According to a civil servant from Linzhou, a county-level city in the central province of Henan, the government of Yuankang, one of the towns in the jurisdiction, convened officials from subordinate villages for a meeting in early December last year. The participants were ordered to crack down on Buddhist places of worship: shut down all small temples and convert large ones into elderly entertainment venues.

“The Communist Party doesn’t allow people to have religious beliefs, they stringently inspect everyone’s religious status,” the civil servant added. “It aims at controlling people’s ideology, fearing that no one will follow the Communist Party if all convert to Buddhism.”

As per preliminary information, by mid-April, at least nine large temples throughout Linzhou have been repurposed for activity centers. “Xi Jinping doesn’t allow to worship Buddha, he tells people to believe in the Communist Party instead,” a local Buddhist said.

On April 18, over 20 Linzhou city government personnel came to Dongjie village to inspect the conversion of the Jingquan Temple, built during the Zhengguan period (627–649) of the Tang dynasty (618-907). The main hall has been transformed into an activity room for the elderly, and a sign “Happy family” was posted at the entrance. Tables, chairs, Chinese chess boards, and toys for children now fill the room. Another hall in the former temple has been turned into a library.

Before the conversion, government laborers forcibly smashed Buddhist statues and looted all valuables, claiming that “no Buddhist temples or statues are allowed within 30 meters from the road.”

On February 20, the Yunzhong Temple, built over 200 years ago in Linzhou-administered Huanghua town, was repurposed on orders from the local government because it was “not harmonious with the surrounding environment and negatively affected the town’s image.”
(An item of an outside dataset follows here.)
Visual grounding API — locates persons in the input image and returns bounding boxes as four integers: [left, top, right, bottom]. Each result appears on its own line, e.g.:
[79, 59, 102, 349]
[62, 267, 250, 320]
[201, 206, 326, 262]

All Buddhist statues were smashed, and slogans promoting the core socialist values have been hung outside the temple, replacing the temple’s signboard with the name of a new cultural activity center—“Peach Orchard Relay Station.”

On March 29, the Canglong Temple in Beiguan village in Linzhou’s Kaiyuan district had its signboard painted over, and all halls were converted into reading and activity rooms, where books and Chinese chess boards were assembled.

As Bitter Winter has reported extensively, last year, numerous Buddhist temples throughout China were demolished or repurposed, statues of deities removed, concealed, or modified.

On November 8, ahead of the central supervision team’s inspection, the government of Jimo, a district of Qingdao city in the eastern province of Shandong, ordered to hide a 16-meter-tall Maitreya statue in the Zaohang Park by building an artificial mountain around it.

A district resident revealed that the statue had been covered up four times before on orders from the government. “The Communist Party is suppressing the Maitreya Buddha, and it cannot see the light. But we can’t do anything about it,” the man said helplessly.

In mid-October, an outdoor Earth Store Bodhisattva statue in the Pufa Temple, located in Weichang Manchu and Mongol Autonomous County, administered by Chengde city in the northern province of Hebei, was dismembered and later removed. It was built at the cost of about 200,000 RMB (about $ 28,000), funded by local Buddhists.

“The government repeatedly forced the temple’s in-charge to remove the statue, claiming that this was part of a national campaign,” a local source told Bitter Winter. “They even threatened to arrest him if he resisted. It’s just a resurgence of the Cultural Revolution when people were accused of ‘opposing the state’ and ‘resisting the Communist Party’ if they did not follow the government’s demolition orders.”